# TNT HD Golf



## dpd146 (Oct 1, 2005)

Has anyone else noticed that TNT's "HD" coverage of golf is a mix of HD cameras and SD ones? I find it very distracting when they show different angles of the same scene and there is a clear difference in PQ.

And yes I watch golf on tv. I am not afraid to admit it.


----------



## Stewart Vernon (Jan 7, 2005)

I noticed as well... I also notice ABC doing this with college football (and last season on Monday Night Football) as well.

It's like they think most people don't notice... then again, perhaps most people haven't noticed.


----------



## dpd146 (Oct 1, 2005)

I guess it takes alot of cameras to cover golf but with 2 networks providing coverage, you would think they could share assets and put out a decent product. But I guess a network that is satisfied with just resizing its movies isn't going to worry about consistency in their HD golf coverage.


----------



## love that tv (Jul 8, 2006)

Another question is, Why is TNT braodcasting in HD but CBS isnt? 

and yes, I too watch golf on TV!


----------



## dpd146 (Oct 1, 2005)

love that tv said:


> Another question is, Why is TNT braodcasting in HD but CBS isnt?
> 
> and yes, I too watch golf on TV!


Must of been your local station broadcasting SD, mine was HD.


----------



## bidger (Nov 19, 2005)

dpd146 said:


> Has anyone else noticed that TNT's "HD" coverage of golf is a mix of HD cameras and SD ones? I find it very distracting when they show different angles of the same scene and there is a clear difference in PQ.


Question, when they switched to the SD cameras did the sidebar pillars appear or did they stretch the image to 16:9?


----------



## Grandpa Train (Mar 19, 2005)

bidger said:


> Question, when they switched to the SD cameras did the sidebar pillars appear or did they stretch the image to 16:9?

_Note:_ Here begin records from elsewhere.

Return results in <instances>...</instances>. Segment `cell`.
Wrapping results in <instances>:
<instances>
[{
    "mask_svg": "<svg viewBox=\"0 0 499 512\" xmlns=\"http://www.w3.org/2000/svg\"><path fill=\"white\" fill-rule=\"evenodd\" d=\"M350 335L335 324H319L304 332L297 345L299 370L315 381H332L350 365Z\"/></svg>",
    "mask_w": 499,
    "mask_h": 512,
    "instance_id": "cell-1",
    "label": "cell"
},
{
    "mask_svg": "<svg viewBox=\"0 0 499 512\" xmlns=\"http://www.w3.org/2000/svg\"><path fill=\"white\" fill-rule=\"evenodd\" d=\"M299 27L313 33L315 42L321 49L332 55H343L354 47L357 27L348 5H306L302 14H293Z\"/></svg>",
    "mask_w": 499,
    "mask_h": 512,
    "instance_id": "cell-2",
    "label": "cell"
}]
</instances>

I watched both TNT and CBS coverage..Both in HD ...NO SD and HD switching!!!!!!!!!!!!!


----------



## love that tv (Jul 8, 2006)

love that tv said:


> Another question is, Why is TNT braodcasting in HD but CBS isnt?
> 
> and yes, I too watch golf on TV!


I posted this before the CBS telecast. mine was in HD as well, but it wasnt listed in the guide as HD.


----------



## Stewart Vernon (Jan 7, 2005)

I watched some golf on CBS... and while it was all widescreen, it was not always in HD. Some cameras were clearly SD widescreen cameras lacking the crisp detail and color shown in other HD camera angles.

Depending on when you tuned in and how long you sat in front of it... you could easily watch for a few minutes and not see any HD shots.


----------



## love that tv (Jul 8, 2006)

HDMe said:


> I watched some golf on CBS... and while it was all widescreen, it was not always in HD. Some cameras were clearly SD widescreen cameras lacking the crisp detail and color shown in other HD camera angles.
> 
> Depending on when you tuned in and how long you sat in front of it... you could easily watch for a few minutes and not see any HD shots.


I noticed this as well. It looked as if all the camera's near the greens were HD. Cant blame them for not filming HD on fairways. that would consist of alot of HD camera's.


----------



## dpd146 (Oct 1, 2005)

love that tv said:


> I noticed this as well. It looked as if all the camera's near the greens were HD. Cant blame them for not filming HD on fairways. that would consist of alot of HD camera's.


On TNT's coverage, the elevated cameras by the green were HD but the walking cameras were SD. So there was a glaring difference in pq quality when showing the different angles of the guys putting. If all the greens coverage was HD and the fairways not, then it wouldn't have been nearly as noticable/distracting.

To answer bidger's question, there were no pillars they just zoomed the SD to fit 16:9, like they do with their movies.


----------



## bidger (Nov 19, 2005)

dpd146 said:


> To answer bidger's question, there were no pillars they just zoomed the SD to fit 16:9, like they do with their movies.


Thanks dpd. I tuned in on Sunday to see for myself and there was a marked difference in the clarity and definition in the distant shots from the ones on the green. It was actually kind of fun to say, "That's SD, that's HD...".

I just wondered if TNT used the sidebars like they do with the shots from the camera in the cars in the NASCAR races.


----------